Clinic, Endoscopic and Histological Features in Patients Treated with ICI Developing GI Toxicity: Some News and Reappraisal from a Mono-Institutional Experience.

Immune checkpoint inhibitors (ICIs) have widened the therapeutic scenario of different solid tumors over the last ten years. Gastrointestinal (GI) adverse events (AEs), such as diarrhea and colitis, occur in up to 50% of patients treated with ICIs. We conducted a single-center retrospective analysis in patients with solid tumors treated with ICIs in a 6-year period, from 2015 to 2021, developing GI AEs, for which an endoscopic analysis was performed, with available histological specimens or surgery. Twenty-one patients developed GI AEs under ICIs. The median time from the start of ICIs to the onset of GI AEs was 5 months. Diarrhea was the most frequent symptom (57.2%), upper GI symptoms presented in four patients (19%), while three patients (14.3%) had no symptoms and were diagnosed occasionally. Two patients underwent surgical resection for acute abdomen.

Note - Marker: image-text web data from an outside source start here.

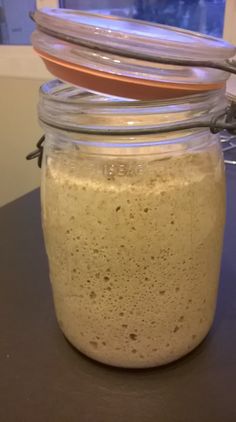 a glass jar filled with liquid sitting on top of a table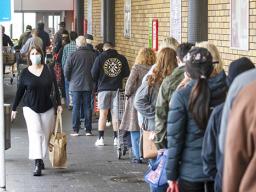 Shoppers lineup in Auckland at beginning of lockdown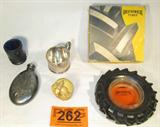 Mixed Lot Brunswick Ashtray / Cups / Owl / Flask
A mixed lot of nice decorative items which include:
- A Brunswick Tires advertising ashtray. Appears to be in the original box.
- A small silver color metal flash with etched designs on either side. Screw cap lid. Measures 5" long.
- A carved resin owl figurine. Measures 2" tall.
- A Bob St Clair commemorative bicentennial glass. Bottom is marked 1776 - 1976. Measures 2.5" tall.
- A silver color cup / mug with handle. Made by Watrous Mfg Co., Monogrammed. Measures 2.25" tall.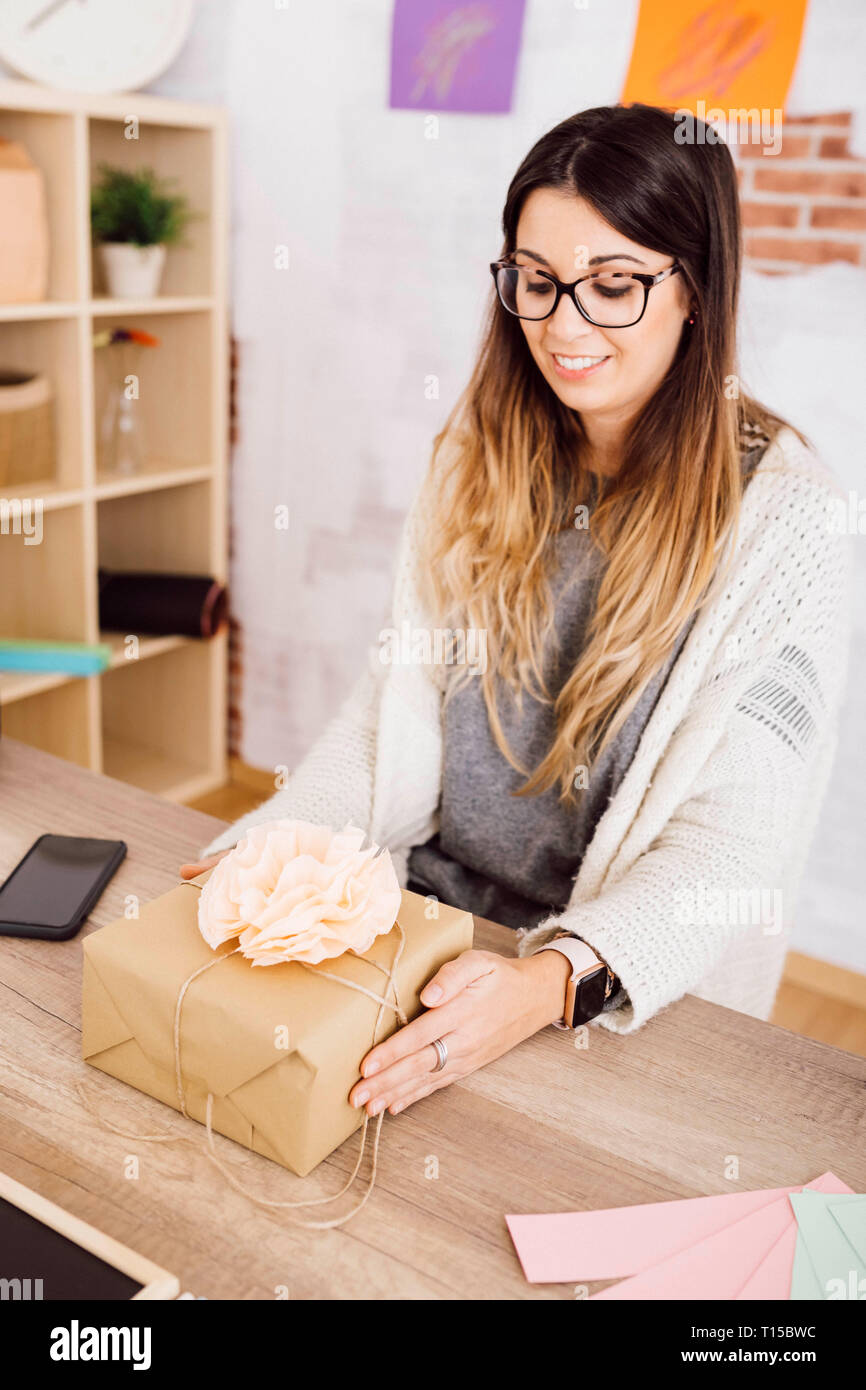 Jeune femme montrant un cadeau enveloppé dans son studio Banque D'Images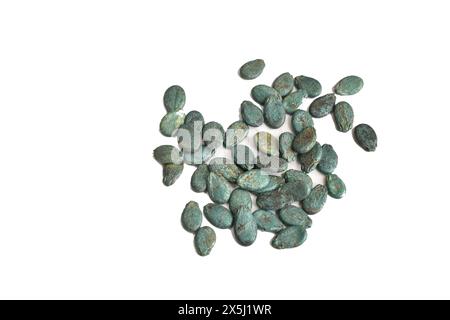 Watermelon seeds lie in a small pile on a white background, ready for planting in the garden. Stock Photo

Histological findings observed in endoscopic sampling were eosinophilic-pattern gastro-enterocolitis, apoptotic damage, IBD-like features, and ischemic-like changes. Histological damage was also documented in patients with unremarkable endoscopy. Under ICI therapy, GI toxicity is an expected event. Since GIAEs can mimic a broad range of primary GI diseases, a multidisciplinary approach is advocated with upper and lower GI mucosal sampling to remodel therapy and avoid complications.